Could you print the lines below exactly, from the one holding "kingdom: Animalia" through the last line, with no other output?

### Data shown
^^^^

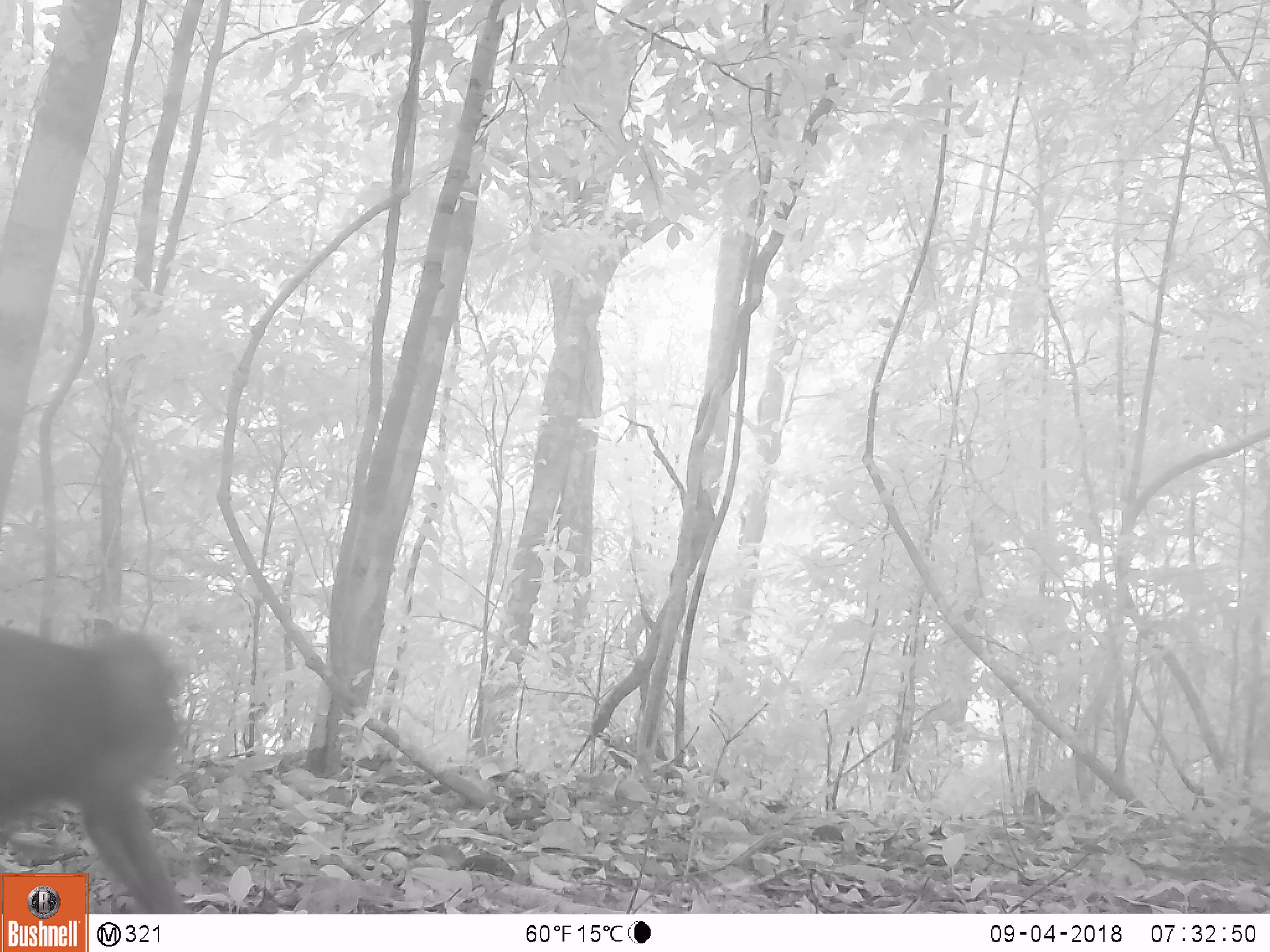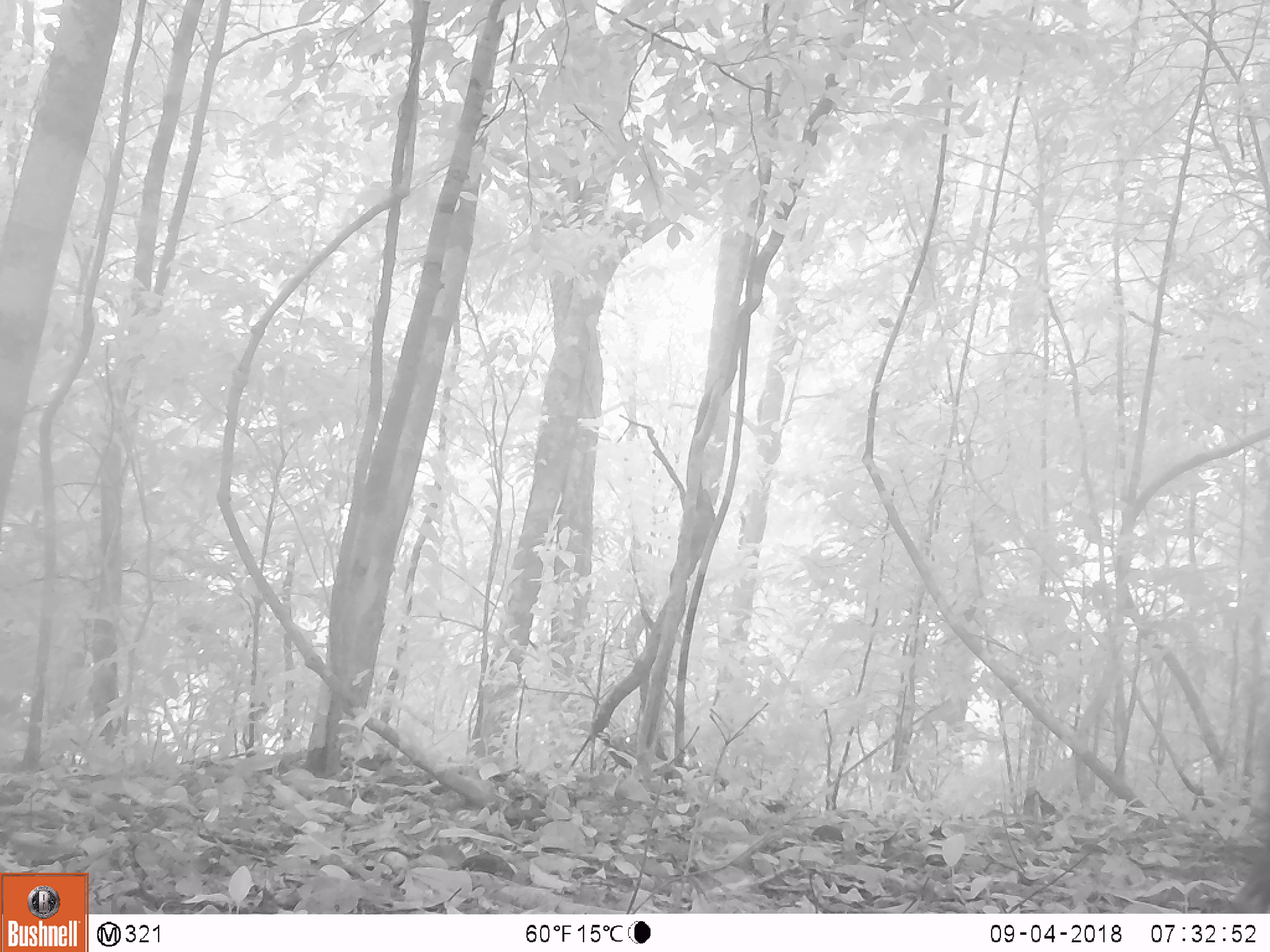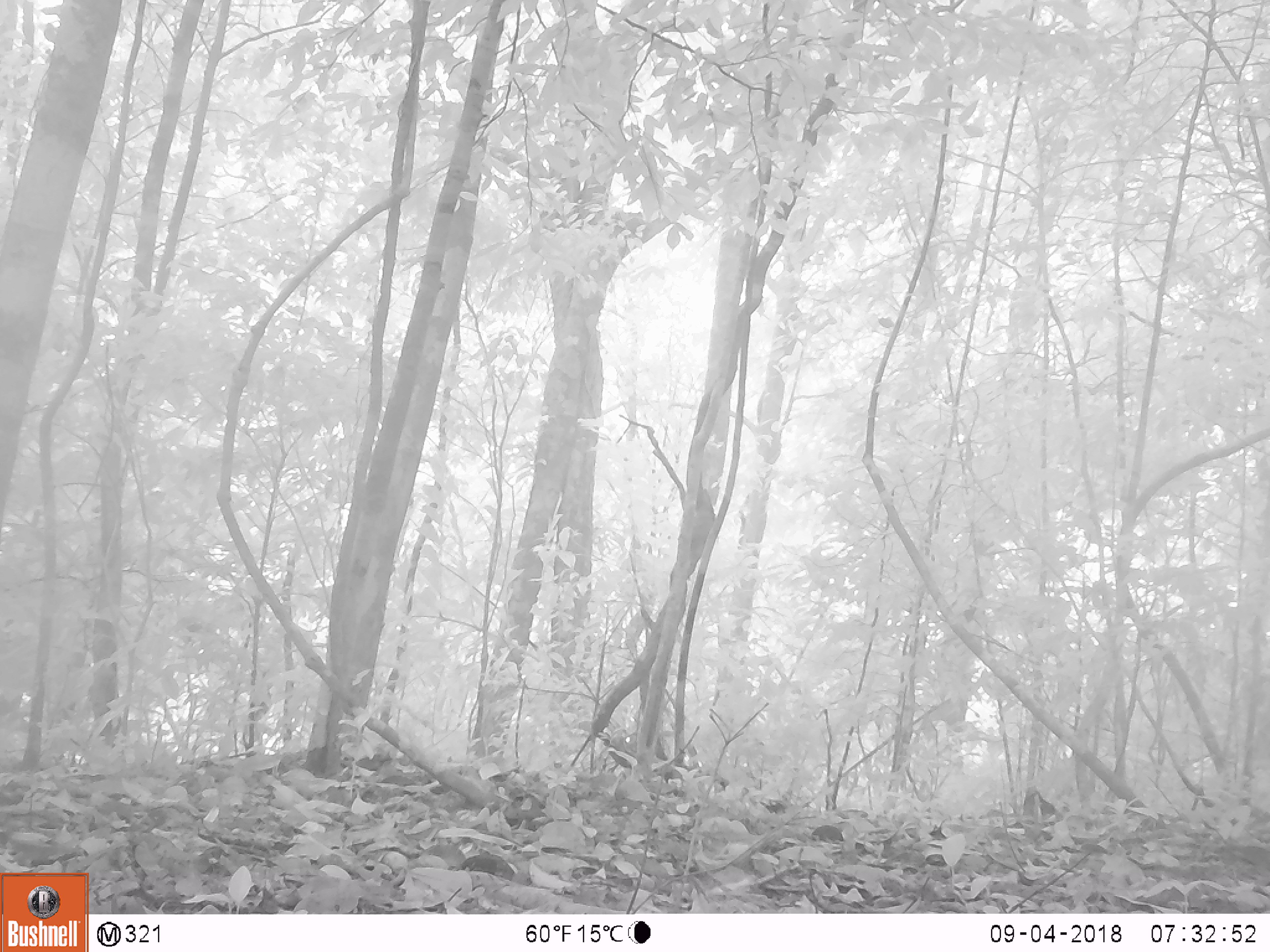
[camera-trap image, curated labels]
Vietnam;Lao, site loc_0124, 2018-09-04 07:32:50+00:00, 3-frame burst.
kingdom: Animalia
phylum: Chordata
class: Mammalia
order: Primates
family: Cercopithecidae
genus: Macaca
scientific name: Macaca arctoides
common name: stump-tailed macaque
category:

^^^^

### Solution to the exercise
kingdom: Animalia
phylum: Chordata
class: Mammalia
order: Primates
family: Cercopithecidae
genus: Macaca
scientific name: Macaca arctoides
common name: stump-tailed macaque
category:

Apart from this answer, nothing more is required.